Why are the companies against building a backdoor? They argue that building a backdoor to an encrypted messaging service weakens the entire system for “everyone, everywhere”. The backdoor for law enforcement would in fact galvanise criminals, hackers and repressive regimes.
“The ‘backdoor’ access you are demanding for law enforcement would be a gift to criminals, hackers and repressive regimes, creating a way for them to enter our systems and leaving every person on our platforms more vulnerable to real-life harm. It is simply impossible to create such a backdoor for one purpose and not expect others to try and open it.”
In the past too, WhatsApp has categorically refused to build backdoor to its service. In October, when the UK and USA had been negotiating a data access agreement under the CLOUD Act, it had initially been reported that it might force end-to-end encrypted messaging services to build a backdoor to their services. Before MediaNama had clarified that that wouldn’t be the case, Cathcart had commented on Y Combinator, “Backdoors are a horrible idea and any government who suggests them is proposing weakening the security and privacy of everyone.”

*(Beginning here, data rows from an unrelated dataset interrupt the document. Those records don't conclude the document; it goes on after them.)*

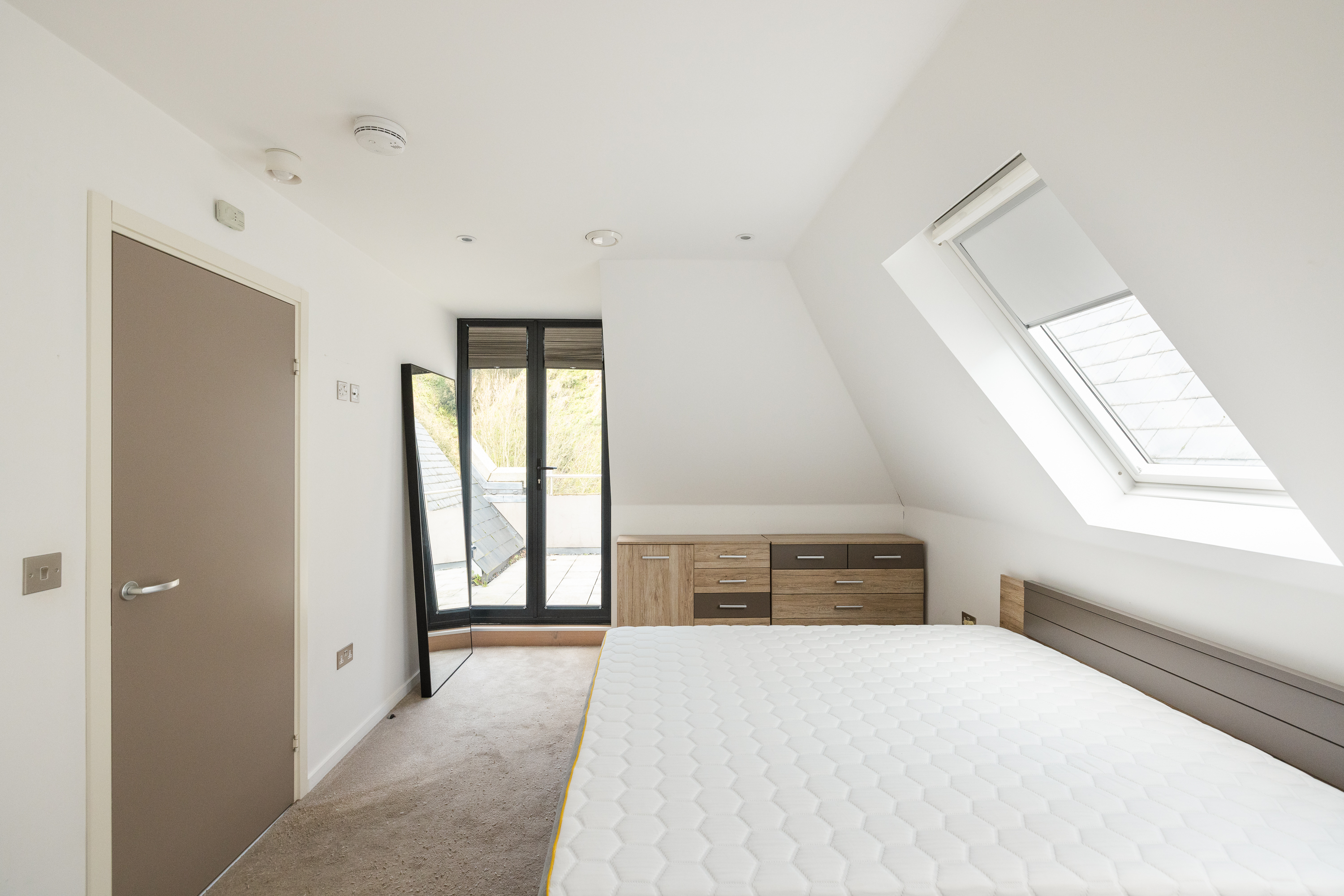 Apartment 10, Infinity Place photo 21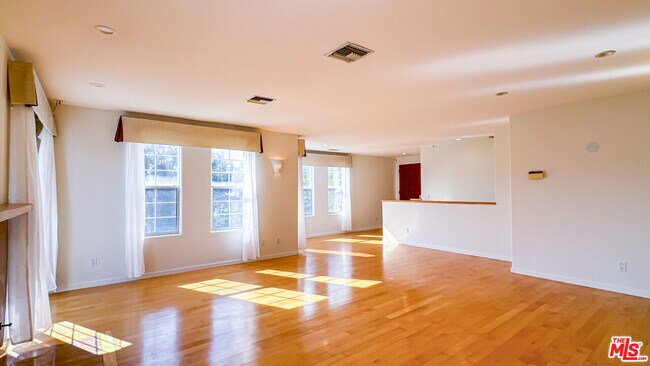 Building Photo - 4670 Glenalbyn Dr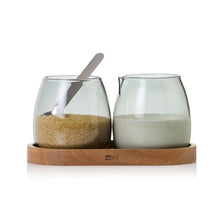 Carica l'immagine nel visualizzatore di Gallery, Set lattiera e zuccheriera in vetro con base in acacia Yuna AdHoc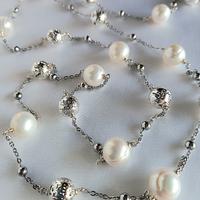 collana lunga con ematite argentata e perle di fiu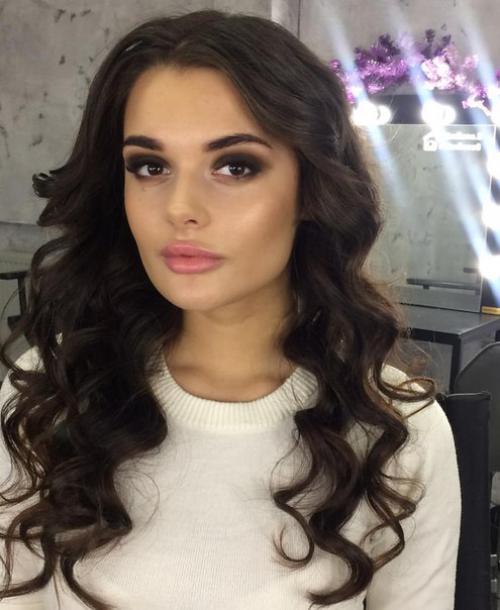 Девушки!  Открыта запись на макияж и прическу на 31 декабря! 01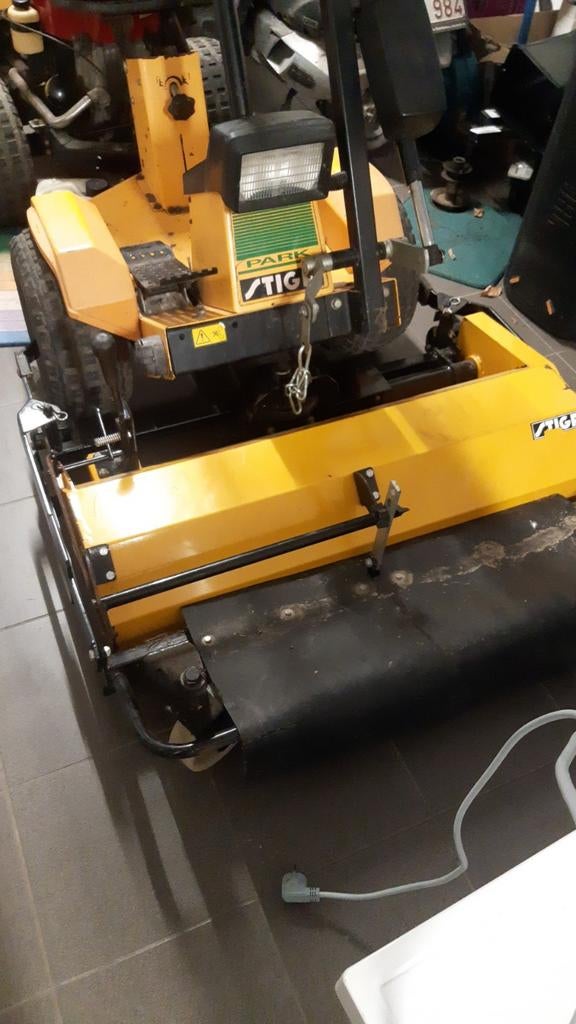 Stiga verticuteerbak en klepelmaaier, Enlèvement ou Envoi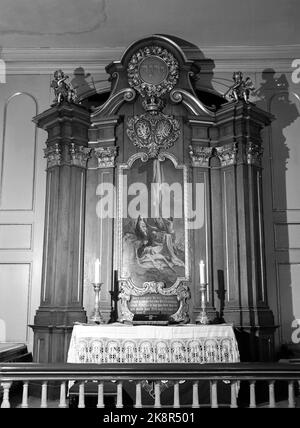 Oslo 1950. Le château d'Akershus a été récemment restauré. La construction du château est fixée au temps dès le 1300s. Le retable de l'église de garnison qui date probablement du milieu du siècle -16th. Même avant cette époque, des services réguliers ont été organisés ici. Photo: Sverre A. Børretzen / actuel / NTB Banque D'Images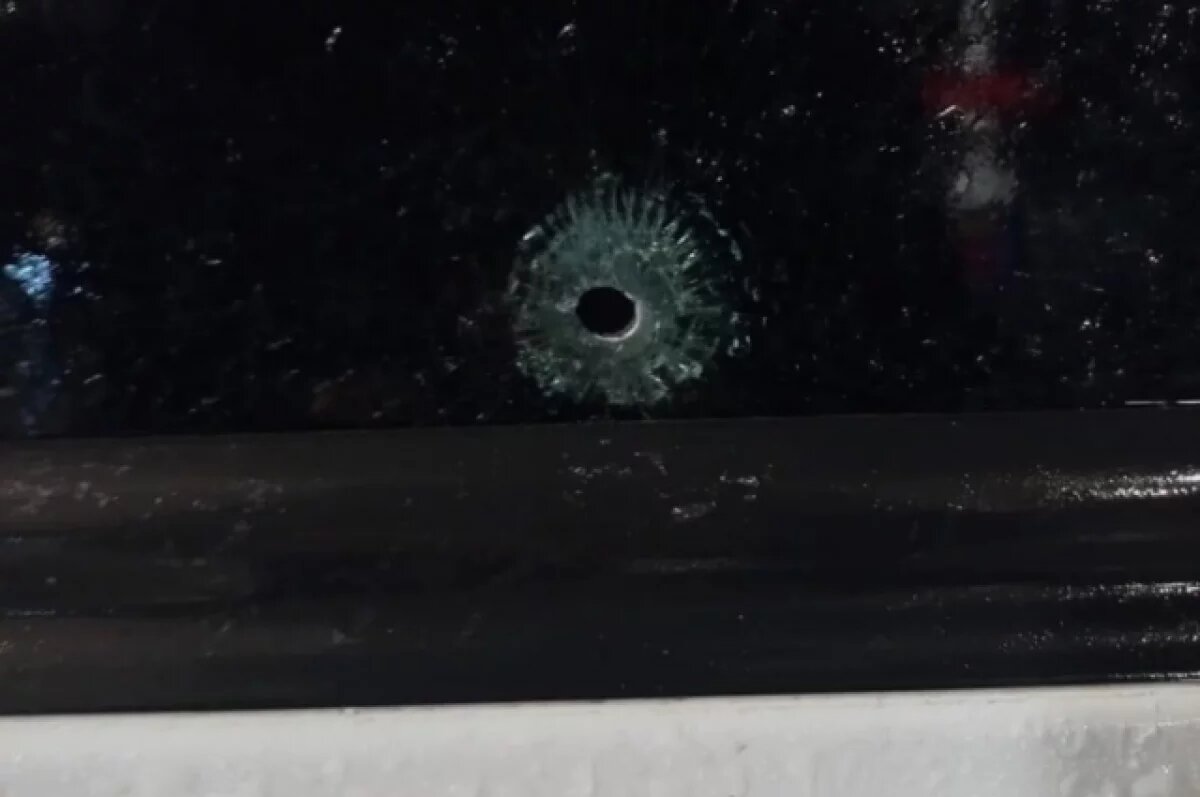    Дырка, оставшаяся от стрелы в окне машины пострадавшего.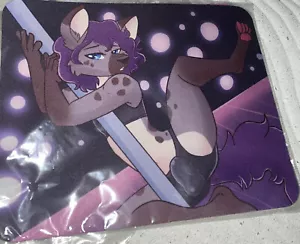 Seltenes pelziges Mauspad Hyäne Junge tanzen auf einem Pole rutschfestes Pad Furboy AnimeBoy - Bild 1 von 5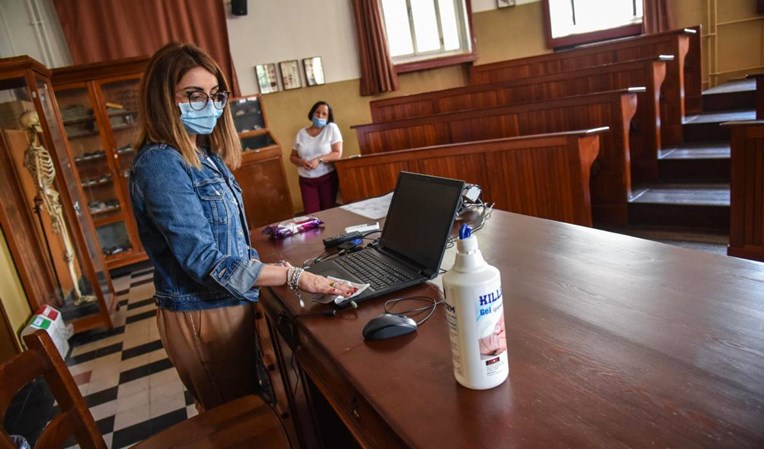Talijanske škole planiraju rezati učeničke klupe zbog pandemije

Have Facebook and WhatsApp refused to help law enforcement agencies? No, they haven’t. They say that can and do help law enforcement when it is consistent with the law and does not undermine the safety of their users. They gave a few steps that they have taken to help law enforcement agencies:
- Continue to prioritise emergencies, such as terrorism and child safety
- Proactively refer credible threats to law enforcement agencies
- In 2018, doubled the number of people working on safety and security to over 35,000. It is not clear if this is only in Facebook, or in Messenger, or in WhatsApp, or across all Facebook subsidiaries. We have reached out to WhatsApp for comment.
- Facebook and Instagram AI to take down “bad” content on the platforms.
- WhatsApp bans 2 million accounts every months by analyzing abuse patterns, and scans unencrypted information for abusive content.